Given passage:
Local activists and community members spoke out about proposed ordinances that would hinder groups that distribute food and other aid to people experiencing homelessness.
The Indianapolis City-County Council is considering two proposals to address the needs of people unhoused in Indianapolis.
The first measure passed a committee vote and sets aside $76,000 to purchase restrooms and cleaning stations. The portable facilities are made from shipping containers and offer a semi-permanent solution to the lack of public restrooms for people experiencing homelessness.
At a meeting of the council’s public safety committee this week community members gave testimony about the public facility proposal. One would be placed at the Old City Hall where the city already has a safe distribution site. Some community members have scouted the site and found services currently lack there.
The other proposed location is the Babe Denny Park on the old southside. Community members said that site is inaccessible and unusable during Colts games. Others, including Beverle Kane, just don’t think the park is the place.

Supplied material:

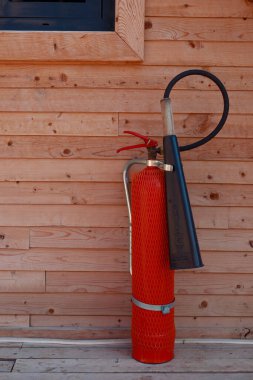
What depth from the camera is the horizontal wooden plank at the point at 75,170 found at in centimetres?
266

The tasks:
[1] Using the article on the Indianapolis homelessness proposals, answer the following:
(a) How much money does the first measure set aside, and what is it for?
(b) What are the portable facilities made from?
(c) According to community members, what is the problem with the Babe Denny Park site during Colts games?
[2] Extend the article on the Indianapolis homelessness proposals, starting after its final sentence.

Expected answers:
[1]
(a) $76,000, to purchase restrooms and cleaning stations.
(b) Shipping containers.
(c) The site is inaccessible and unusable.

[2]
“Now we have nothing against the homeless, we actually call them our outdoor friends, we just don't want them in Babe Denny Park,” Kane said.
The other proposal, Proposal 256, would require organizations that serve food and other aid to larger groups of people to register with the city. The city said spontaneous food giving causes litter and can lead to disorder. A stabbing at a charitable giving site downtown earlier this year may have spurred the proposal.
Wildstyle Pashall has been outspoken about the issue. He said the measure would have an immediate impact.
“The grassroots organizations that 256 is going to regulate and fine into oblivion are minority lead Black and brown people and the people they are serving… the homeless population is mostly Black,” Pashall said.
Carlette Duffy with the Office of Public Health and Safety defended the measure and said registration would be free and easy and would allow better communication and coordination.
“So that if there is a need for them in terms of resources, we can assist them with obtaining those resources,” Duffy said. “If there is a need for us, in terms of we receive funding all of the time where we have to find partners, and we don't know everyone who's out here who could potentially be a partner, to work with us in the work that we do.”
Elder Coleman is a local homeless advocate. He took issue with the city saying there is a lack of coordination between service groups and said it’s become increasingly difficult to provide food.
“We were thrown off of Lugar Plaza. We were thrown off of American Legion Mall, told that we couldn't serve there,” Coleman said.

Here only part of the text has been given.